# Problem
Please pull out every one of the lines below word for word, leaving the pictures out of your answer.

Records of spatial relationships

● ● ● ● ● ● ●

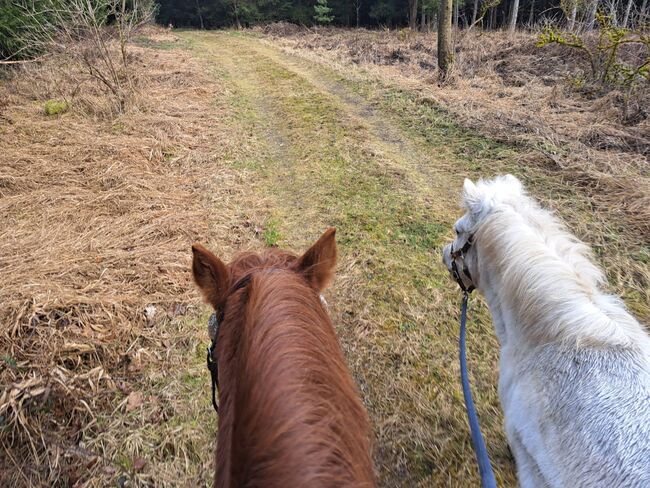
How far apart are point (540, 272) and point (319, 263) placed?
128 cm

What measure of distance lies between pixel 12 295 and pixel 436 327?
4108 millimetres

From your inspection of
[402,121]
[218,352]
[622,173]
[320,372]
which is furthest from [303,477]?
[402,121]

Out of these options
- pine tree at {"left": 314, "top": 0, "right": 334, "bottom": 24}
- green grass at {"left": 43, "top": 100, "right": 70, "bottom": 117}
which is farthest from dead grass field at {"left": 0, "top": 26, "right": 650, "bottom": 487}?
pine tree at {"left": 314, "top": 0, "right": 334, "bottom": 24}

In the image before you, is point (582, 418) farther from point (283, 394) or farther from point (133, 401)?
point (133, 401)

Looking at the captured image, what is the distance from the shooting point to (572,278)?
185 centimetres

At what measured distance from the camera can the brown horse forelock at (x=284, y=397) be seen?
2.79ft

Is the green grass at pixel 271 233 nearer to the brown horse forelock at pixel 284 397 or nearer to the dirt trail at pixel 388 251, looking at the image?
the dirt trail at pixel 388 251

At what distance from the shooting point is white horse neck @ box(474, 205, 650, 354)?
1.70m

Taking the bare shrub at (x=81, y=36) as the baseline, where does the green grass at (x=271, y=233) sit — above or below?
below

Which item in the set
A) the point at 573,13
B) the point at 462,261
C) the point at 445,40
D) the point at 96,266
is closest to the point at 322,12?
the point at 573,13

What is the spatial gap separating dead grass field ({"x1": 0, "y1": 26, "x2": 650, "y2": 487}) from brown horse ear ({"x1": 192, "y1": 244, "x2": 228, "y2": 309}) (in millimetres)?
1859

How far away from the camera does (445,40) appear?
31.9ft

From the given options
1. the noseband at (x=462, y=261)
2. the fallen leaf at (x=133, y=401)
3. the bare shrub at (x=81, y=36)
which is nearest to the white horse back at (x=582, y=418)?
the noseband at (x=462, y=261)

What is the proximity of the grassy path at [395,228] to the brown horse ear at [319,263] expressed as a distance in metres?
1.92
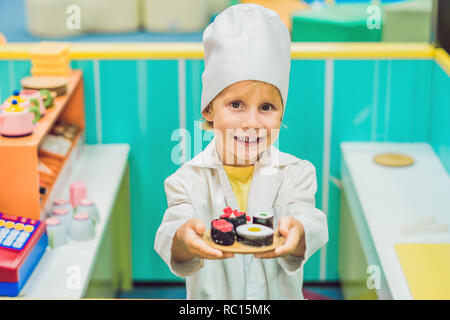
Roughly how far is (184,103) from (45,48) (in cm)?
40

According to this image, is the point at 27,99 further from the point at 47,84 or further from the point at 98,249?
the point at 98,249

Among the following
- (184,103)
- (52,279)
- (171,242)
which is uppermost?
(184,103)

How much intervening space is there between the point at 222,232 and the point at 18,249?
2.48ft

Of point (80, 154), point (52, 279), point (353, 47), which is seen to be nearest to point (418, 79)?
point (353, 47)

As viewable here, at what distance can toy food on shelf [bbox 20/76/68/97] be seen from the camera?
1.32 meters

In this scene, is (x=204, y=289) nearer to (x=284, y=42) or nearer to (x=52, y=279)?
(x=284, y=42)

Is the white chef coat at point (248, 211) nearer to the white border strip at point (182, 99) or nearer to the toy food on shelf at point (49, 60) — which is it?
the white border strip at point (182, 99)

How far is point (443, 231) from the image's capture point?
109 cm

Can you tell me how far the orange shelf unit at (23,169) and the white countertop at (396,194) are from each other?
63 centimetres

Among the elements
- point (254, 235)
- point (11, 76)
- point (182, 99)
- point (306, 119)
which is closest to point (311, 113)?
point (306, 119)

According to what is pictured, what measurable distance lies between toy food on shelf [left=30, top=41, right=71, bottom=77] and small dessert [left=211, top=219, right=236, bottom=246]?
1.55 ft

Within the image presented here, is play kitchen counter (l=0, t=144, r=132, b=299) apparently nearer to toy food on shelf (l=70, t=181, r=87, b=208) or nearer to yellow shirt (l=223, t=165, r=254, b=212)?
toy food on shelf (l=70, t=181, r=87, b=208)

● ● ● ● ● ● ●

# Written response
How far apart are point (540, 272) and point (319, 263) placed?
128 cm

What measure of distance lies between pixel 12 295 and pixel 436 327?
4108 millimetres

From your inspection of
[402,121]
[218,352]
[622,173]
[320,372]
which is furthest from [303,477]?
[402,121]

Out of these options
- pine tree at {"left": 314, "top": 0, "right": 334, "bottom": 24}
- green grass at {"left": 43, "top": 100, "right": 70, "bottom": 117}
which is farthest from dead grass field at {"left": 0, "top": 26, "right": 650, "bottom": 487}?
pine tree at {"left": 314, "top": 0, "right": 334, "bottom": 24}

In the image before you, is point (582, 418) farther from point (283, 394) or farther from point (133, 401)?
point (133, 401)

Looking at the captured image, what is the distance from the shooting point to (572,278)?
185 centimetres

At what measured distance from the camera can the brown horse forelock at (x=284, y=397) be seen?
2.79ft

Is the green grass at pixel 271 233 nearer to the brown horse forelock at pixel 284 397 or nearer to the dirt trail at pixel 388 251, looking at the image?
the dirt trail at pixel 388 251

At what distance from the shooting point is white horse neck @ box(474, 205, 650, 354)?
1.70m

Taking the bare shrub at (x=81, y=36) as the baseline, where does the green grass at (x=271, y=233) sit — above or below?
below

Which item in the set
A) the point at 573,13
B) the point at 462,261
C) the point at 445,40
D) the point at 96,266
is closest to the point at 322,12?
the point at 573,13

What is the spatial gap separating dead grass field ({"x1": 0, "y1": 26, "x2": 650, "y2": 487}) from brown horse ear ({"x1": 192, "y1": 244, "x2": 228, "y2": 309}) (in millimetres)?
1859

How far away from the camera does (445,40) appear?
31.9ft

From the given options
1. the noseband at (x=462, y=261)
2. the fallen leaf at (x=133, y=401)
3. the bare shrub at (x=81, y=36)
which is nearest to the white horse back at (x=582, y=418)?
the noseband at (x=462, y=261)

What is the proximity of the grassy path at [395,228] to the brown horse ear at [319,263] expressed as a distance in metres?
1.92
Roughly how far is (184,103) from (45,48) (in cm)?
40

According to this image, is the point at 27,99 further from the point at 47,84 or further from the point at 98,249?
the point at 98,249

Among the following
- (184,103)
- (52,279)
- (171,242)
which is uppermost?
(184,103)

How much intervening space is there between the point at 222,232 and the point at 18,249?
2.48ft

Of point (80, 154), point (52, 279), point (353, 47), which is seen to be nearest to point (418, 79)?
point (353, 47)

As viewable here, at what distance can toy food on shelf [bbox 20/76/68/97] be seen from the camera?
1.32 meters

In this scene, is (x=204, y=289) nearer to (x=284, y=42) or nearer to (x=52, y=279)?
(x=284, y=42)

Is the white chef coat at point (248, 211) nearer to the white border strip at point (182, 99) or nearer to the toy food on shelf at point (49, 60) — which is it?
the white border strip at point (182, 99)

How far is point (443, 231) from the image's capture point?
109 cm

Can you tell me how far the orange shelf unit at (23,169) and the white countertop at (396,194) are from each other?
63 centimetres

Among the elements
- point (254, 235)
- point (11, 76)
- point (182, 99)
- point (306, 119)
which is closest to point (311, 113)?
point (306, 119)

According to what is pictured, what measurable distance lies between toy food on shelf [left=30, top=41, right=71, bottom=77] and small dessert [left=211, top=219, right=236, bottom=246]?
1.55 ft

Within the image presented here, is play kitchen counter (l=0, t=144, r=132, b=299) apparently nearer to toy food on shelf (l=70, t=181, r=87, b=208) or nearer to yellow shirt (l=223, t=165, r=254, b=212)?
toy food on shelf (l=70, t=181, r=87, b=208)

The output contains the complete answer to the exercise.